Fluctuations in landing cost and exchange rate of naira to the dollar have impacted heavily on importation of blended Premium Motor Spirit (PMS) from Malta to Nigeria, crashing it by 72 per cent to N1.04 trillion.
Findings revealed that the total volume of recent purchases was lower than the 3.8 billion litres imported from the country by marketers even as monthly blended petrol import in the first half of the year was estimated at 180,000 tonnes (1.08 million litres).
This month, import also dropped to 98 million litres (95,000 tonnes) or 68 per cent from the 289 million litres imported in June 2025 from various channels due to competition by local refiners and foreign products shipped into the country by marketers.
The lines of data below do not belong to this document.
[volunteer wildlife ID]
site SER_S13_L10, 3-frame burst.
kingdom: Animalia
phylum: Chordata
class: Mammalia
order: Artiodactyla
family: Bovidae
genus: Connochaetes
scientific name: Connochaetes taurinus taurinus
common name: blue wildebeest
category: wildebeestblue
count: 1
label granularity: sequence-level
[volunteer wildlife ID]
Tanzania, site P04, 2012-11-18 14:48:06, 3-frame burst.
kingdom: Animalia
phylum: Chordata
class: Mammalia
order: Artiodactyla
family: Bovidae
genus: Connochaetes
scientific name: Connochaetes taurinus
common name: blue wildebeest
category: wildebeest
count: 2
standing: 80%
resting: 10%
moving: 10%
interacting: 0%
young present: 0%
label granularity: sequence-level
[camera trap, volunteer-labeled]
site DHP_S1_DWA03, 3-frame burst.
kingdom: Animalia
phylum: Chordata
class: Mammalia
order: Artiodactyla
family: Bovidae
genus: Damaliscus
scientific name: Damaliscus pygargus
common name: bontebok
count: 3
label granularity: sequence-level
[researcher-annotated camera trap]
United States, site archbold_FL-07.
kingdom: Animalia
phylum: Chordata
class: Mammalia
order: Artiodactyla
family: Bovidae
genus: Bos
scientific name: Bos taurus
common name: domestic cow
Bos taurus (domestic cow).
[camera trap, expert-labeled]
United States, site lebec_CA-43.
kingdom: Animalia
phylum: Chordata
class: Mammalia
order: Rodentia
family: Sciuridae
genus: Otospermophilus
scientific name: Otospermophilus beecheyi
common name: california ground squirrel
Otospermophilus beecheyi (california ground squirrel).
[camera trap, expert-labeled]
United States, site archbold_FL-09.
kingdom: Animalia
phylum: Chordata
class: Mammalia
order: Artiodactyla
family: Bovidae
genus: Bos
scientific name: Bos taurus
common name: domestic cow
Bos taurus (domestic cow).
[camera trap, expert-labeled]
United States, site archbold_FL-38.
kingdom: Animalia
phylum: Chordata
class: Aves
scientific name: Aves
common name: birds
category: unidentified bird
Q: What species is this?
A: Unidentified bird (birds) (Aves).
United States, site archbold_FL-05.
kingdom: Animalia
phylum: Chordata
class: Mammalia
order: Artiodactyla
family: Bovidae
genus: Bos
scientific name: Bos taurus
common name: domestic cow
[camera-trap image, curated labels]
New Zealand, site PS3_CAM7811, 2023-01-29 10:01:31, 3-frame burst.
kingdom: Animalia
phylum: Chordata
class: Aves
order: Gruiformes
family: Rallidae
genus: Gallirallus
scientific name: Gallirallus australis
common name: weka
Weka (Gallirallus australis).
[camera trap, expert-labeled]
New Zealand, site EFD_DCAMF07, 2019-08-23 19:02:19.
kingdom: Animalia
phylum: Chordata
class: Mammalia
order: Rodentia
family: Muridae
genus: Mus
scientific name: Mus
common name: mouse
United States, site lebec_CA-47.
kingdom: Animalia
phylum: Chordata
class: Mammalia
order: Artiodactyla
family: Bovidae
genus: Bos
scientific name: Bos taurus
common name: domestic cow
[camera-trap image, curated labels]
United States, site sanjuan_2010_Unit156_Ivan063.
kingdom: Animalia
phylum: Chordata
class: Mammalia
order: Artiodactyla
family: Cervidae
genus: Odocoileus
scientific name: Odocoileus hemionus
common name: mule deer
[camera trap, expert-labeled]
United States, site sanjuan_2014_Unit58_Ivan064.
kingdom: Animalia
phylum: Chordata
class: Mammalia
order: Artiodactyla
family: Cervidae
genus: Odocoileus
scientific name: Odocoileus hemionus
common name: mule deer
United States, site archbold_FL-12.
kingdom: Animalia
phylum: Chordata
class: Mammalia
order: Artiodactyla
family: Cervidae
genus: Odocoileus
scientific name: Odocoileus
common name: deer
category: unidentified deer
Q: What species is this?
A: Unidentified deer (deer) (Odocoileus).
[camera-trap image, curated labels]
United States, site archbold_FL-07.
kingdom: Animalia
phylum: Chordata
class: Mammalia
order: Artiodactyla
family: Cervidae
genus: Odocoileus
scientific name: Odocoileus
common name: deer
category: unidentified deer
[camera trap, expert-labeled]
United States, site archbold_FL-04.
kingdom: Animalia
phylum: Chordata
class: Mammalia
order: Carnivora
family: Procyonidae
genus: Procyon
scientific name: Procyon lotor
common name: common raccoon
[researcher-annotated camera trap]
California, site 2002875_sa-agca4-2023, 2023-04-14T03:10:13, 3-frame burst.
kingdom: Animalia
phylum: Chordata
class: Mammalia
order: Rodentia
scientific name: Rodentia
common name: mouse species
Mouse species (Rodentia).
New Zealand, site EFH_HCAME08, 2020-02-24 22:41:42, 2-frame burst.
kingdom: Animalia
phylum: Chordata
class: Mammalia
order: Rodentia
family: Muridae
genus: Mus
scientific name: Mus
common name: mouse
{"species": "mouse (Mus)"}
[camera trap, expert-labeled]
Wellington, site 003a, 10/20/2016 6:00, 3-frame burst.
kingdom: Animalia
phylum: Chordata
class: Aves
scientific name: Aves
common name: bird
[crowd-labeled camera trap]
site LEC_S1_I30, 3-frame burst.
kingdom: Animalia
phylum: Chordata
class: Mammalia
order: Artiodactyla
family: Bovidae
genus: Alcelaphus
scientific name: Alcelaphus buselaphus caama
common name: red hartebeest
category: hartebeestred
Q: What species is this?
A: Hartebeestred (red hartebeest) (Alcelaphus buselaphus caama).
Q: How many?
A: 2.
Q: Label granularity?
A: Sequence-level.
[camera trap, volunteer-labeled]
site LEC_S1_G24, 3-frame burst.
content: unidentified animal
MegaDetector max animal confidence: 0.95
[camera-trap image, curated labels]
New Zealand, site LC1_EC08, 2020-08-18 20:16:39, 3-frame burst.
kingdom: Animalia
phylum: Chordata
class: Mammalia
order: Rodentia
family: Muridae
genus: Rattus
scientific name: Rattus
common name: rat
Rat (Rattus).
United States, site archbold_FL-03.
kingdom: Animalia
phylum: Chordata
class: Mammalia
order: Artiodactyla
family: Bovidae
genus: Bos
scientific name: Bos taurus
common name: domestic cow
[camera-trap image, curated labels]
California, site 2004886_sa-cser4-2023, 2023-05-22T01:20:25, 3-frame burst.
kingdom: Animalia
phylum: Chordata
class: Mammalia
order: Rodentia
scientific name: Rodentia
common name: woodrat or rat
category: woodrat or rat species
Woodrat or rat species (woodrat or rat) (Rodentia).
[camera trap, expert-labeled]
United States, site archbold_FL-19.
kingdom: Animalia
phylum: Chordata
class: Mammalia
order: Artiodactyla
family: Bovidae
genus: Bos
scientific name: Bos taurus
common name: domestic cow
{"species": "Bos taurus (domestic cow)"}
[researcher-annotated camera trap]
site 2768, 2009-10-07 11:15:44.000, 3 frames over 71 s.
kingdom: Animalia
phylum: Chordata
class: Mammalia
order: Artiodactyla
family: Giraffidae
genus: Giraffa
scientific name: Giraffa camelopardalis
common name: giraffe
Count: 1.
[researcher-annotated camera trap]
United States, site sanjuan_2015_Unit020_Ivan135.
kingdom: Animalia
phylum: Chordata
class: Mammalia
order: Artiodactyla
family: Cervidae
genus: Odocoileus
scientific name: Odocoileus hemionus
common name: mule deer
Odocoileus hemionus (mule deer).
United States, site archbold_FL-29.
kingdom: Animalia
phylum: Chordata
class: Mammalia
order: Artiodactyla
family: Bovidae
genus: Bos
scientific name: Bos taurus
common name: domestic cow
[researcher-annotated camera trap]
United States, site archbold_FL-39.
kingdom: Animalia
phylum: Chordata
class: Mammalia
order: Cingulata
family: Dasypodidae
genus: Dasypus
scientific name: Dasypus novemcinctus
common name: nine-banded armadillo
It was also learnt that most of the jetties in Lagos now attend more to local refiners to avoid financial losses arising from fluctuating landing cost of N950 per litre, which has eroded profits for the marketers.
Landing cost charges on PMS in Nigeria include the Freight on Board (FOB) price, freight, insurance, lightering, jetty and storage fees, foreign exchange costs, NPA and NIMASA charges, and customs duties and other levies. It was gathered that the charges fluctuate with market conditions because of oil prices and the exchange rate.
Confirming the recent drop in importation, the Nigerian Ports Authority (NPA)’s Shipping Position revealed that only two vessels were currently moored at Calabar and Pinnacle jetties in Lagos with products. It noted that Princess Oge berthed with 15,000 tonnes at Calabar Port, while Proteus Rebecca laden with 80,000 tonnes has been moored at Pinnacle Jetty in Lagos.
In August, the shipping data explained that only 130 million litres (130,000 tonnes) was recorded at port jetties, while imports were 289 million litres in June. In January 2025, the country’s local refiners produced 1.47 billion litres; February, 1.34 billion litres and March, 1.47 billion litres.
However, between May and June, no fewer than 3.12 billion litres of petrol were produced by the local refiners as Nigerian Midstream and Downstream Petroleum Regulatory Authority (NMDPRA) revealed that a total of 1.44 billion litres (1.44 million tonnes) were produced in June and 1.69 billion litres (1.69 million tonnes) in May 2025, leading to a 14.62 per cent drop in one month.